Two's company. A few words on food, drink and little adventures! @atablefortwoLDN
Brixton’s Market Row undeniably spoils for choice. Playing host to Franco Manca, Salon, Seven and many other South London elites. The buzz surrounding South American food still hasn’t really died down, quite rightly Casa Morita holds it’s head high above the lesser high street alternatives by not dubbing their menu as ‘street food’ and selling small quantities of food for a wrongly inflated price (it’s pretty 2012).
Decked out simply with an eclectic mix of Mexican trinkets and earrings, this place has no pretences. Seating wise it’s nicely snug, inviting people to chat with others. Simplicity and authenticity are at the heart of Casa Morita’s rationale. You’ll find the menu moderately priced, with robust comforting dishes. Sat with a glass of red you’ll enjoy the pleasure of watching the kitchen delve into great bubbling pots of Mexican sustenance .
Both ravenous by the above display we ordered Cochinita Pibil (each).
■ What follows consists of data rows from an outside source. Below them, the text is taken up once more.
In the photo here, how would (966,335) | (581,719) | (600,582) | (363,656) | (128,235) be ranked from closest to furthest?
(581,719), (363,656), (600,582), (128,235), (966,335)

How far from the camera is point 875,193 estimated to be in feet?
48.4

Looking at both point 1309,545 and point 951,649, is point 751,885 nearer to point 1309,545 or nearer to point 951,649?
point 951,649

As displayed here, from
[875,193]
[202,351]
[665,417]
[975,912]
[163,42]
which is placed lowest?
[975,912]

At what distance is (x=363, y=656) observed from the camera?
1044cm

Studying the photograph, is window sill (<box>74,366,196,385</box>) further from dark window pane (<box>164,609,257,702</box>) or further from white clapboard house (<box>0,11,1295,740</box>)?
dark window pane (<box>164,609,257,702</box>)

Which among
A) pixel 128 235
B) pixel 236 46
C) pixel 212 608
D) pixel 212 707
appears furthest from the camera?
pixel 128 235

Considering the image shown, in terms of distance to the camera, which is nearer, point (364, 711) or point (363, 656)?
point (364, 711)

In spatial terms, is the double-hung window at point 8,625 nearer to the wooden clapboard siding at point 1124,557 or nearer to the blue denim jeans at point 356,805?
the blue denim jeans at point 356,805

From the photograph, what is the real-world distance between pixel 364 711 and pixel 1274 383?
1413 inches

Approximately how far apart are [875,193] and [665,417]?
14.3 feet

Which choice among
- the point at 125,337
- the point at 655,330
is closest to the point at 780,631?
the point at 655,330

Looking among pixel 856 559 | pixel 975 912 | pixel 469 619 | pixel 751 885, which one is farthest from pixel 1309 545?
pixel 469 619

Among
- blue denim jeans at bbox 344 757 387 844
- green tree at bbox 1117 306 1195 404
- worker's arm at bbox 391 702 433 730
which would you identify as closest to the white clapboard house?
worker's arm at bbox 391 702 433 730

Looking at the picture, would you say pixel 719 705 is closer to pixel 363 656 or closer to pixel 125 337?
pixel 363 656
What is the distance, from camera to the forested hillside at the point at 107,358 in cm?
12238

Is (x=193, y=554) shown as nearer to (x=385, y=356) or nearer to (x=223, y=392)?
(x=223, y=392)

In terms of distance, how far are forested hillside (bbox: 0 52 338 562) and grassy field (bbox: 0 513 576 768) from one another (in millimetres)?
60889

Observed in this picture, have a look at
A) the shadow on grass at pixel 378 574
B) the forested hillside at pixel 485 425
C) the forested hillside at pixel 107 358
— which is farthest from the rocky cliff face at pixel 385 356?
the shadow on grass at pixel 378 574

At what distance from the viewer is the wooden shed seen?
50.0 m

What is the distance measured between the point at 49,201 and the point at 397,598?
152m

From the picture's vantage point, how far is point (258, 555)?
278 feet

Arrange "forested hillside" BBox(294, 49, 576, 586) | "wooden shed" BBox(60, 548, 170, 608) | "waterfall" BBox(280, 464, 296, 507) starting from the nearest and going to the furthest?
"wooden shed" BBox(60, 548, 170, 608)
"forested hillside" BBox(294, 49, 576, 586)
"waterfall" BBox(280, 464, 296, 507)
Pulled pork, spicy marinated onions, rice, two soft tortillas and of course refried beans. A great comforting grouping of flavours and ingredients, in a hearty gut-rubbing portion. The bottle of South American red welcomely cut through the deep flavours. Expectedly we were left stuffed and satisfied, however our arm was still twisted for a slice of date cake which was as decadent as its ingredients.
Casa Morita offers a welcome alternative to the lard ridden “Mexican” restaurants around town. The food is hearty without being slathered in cheese and grease and with its cosy setting makes a good option for a midweek dinner treat.